Testo fornito →
- - - -
Leggo da Wikipedia che Cèline pone la frase in esergo al romanzo, cosa esatta, “attribuendola all’ufficiale svizzero a capo delle guardie di Luigi XVI, Thomas Legler, al tempo della rivoluzione francese; in realtà, Legler era nato nel 1782 e cantò quella canzone, datata erroneamente da Céline al 1793, mentre era al servizio di Napoleone Bonaparte come guardia svizzera, durante la battaglia della Beresina del 1812 (Canto della Beresina)”.

Quei coglioni che lavoravano per Gallimard (editore che rileverà i diritti dell’opera negli anni Cinquanta), com’era già successo con il primo volume della Recherche, persero un’altra occasione: non s’accorsero che cosa avevano tra le mani e dunque il romanzo di Céline venne prima pubblicato da Robert Denoël (Denoël et Steele) nell’ottobre 1932. Tra parentesi e salvo la memoria non m’inganni, Cèline cita un solo scrittore nel suo libro: Proust (*).
- - - -
Consegna 1 →
Nel testo su Céline, riscrivi in forma di elenco puntato il paragrafo che inizia con "Leggo da Wikipedia", conservandone i fatti principali.
Consegna 2 →
Prosegui il testo su Céline a partire dalla frase che menziona Proust.
- - - -
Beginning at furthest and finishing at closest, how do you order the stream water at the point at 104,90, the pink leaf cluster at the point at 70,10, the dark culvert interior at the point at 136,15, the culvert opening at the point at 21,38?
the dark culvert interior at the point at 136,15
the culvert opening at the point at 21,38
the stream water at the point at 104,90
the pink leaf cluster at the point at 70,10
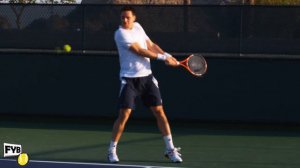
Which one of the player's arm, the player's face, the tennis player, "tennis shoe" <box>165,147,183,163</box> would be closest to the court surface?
"tennis shoe" <box>165,147,183,163</box>

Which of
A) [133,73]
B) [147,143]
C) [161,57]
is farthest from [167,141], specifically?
[147,143]

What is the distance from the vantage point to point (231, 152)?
361 inches

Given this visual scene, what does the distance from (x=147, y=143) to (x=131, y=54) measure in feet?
6.39

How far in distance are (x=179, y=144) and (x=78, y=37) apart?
9.97ft

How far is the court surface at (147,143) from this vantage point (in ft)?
27.8

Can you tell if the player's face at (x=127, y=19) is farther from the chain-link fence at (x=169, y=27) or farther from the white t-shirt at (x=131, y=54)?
the chain-link fence at (x=169, y=27)

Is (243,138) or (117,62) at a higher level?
(117,62)

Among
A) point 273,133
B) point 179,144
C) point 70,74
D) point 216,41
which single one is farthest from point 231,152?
point 70,74

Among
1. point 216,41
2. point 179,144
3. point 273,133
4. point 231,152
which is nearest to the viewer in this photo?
point 231,152

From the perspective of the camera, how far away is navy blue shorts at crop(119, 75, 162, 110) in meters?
8.36

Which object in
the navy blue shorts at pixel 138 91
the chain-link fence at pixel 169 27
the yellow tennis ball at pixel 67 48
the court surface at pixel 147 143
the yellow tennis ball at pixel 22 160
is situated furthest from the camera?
the yellow tennis ball at pixel 67 48

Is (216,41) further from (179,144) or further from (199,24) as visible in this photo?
(179,144)

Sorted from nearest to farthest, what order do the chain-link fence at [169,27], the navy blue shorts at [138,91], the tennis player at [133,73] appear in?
the tennis player at [133,73] < the navy blue shorts at [138,91] < the chain-link fence at [169,27]

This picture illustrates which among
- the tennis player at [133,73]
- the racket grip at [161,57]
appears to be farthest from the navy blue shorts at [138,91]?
the racket grip at [161,57]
- - - -
Risposta 1 →
- Secondo Wikipedia, Céline pone in esergo al romanzo una frase che attribuisce a Thomas Legler.
- Céline presenta Legler come l'ufficiale svizzero a capo delle guardie di Luigi XVI al tempo della Rivoluzione francese.
- Céline data erroneamente la canzone al 1793.
- In realtà Legler era nato nel 1782.
- Legler cantò quella canzone come guardia svizzera al servizio di Napoleone Bonaparte, durante la battaglia della Beresina del 1812 (Canto della Beresina).

Risposta 2 →
Nell’edizione italiana, quella di Corbaccio del 1933, Thomas Legler non è citato. La strofa è attribuita alla “Canzone delle Guardie Svizzere, 1793”. Anche nell’edizione originale francese è stampato questo riferimento: “Chanson des Gardes suisses, 1793”. Dunque: da dove nasce la storia di Thomas Legler? Non certo da Céline.

In una notte di fine novembre del 2025, scopro, con sconcerto e disappunto, che nella mia biblioteca domestica non c’è una copia recente del romanzo di Céline, ma solo la prima edizione Corbaccio datata “31 maggio 1933”. Siccome ho la certezza di non aver letto il romanzo su tale edizione, mi chiedo infruttuosamente: a chi ho prestata la copia più recente del libro? Ah, dovrei chiederlo al dottor Alois A..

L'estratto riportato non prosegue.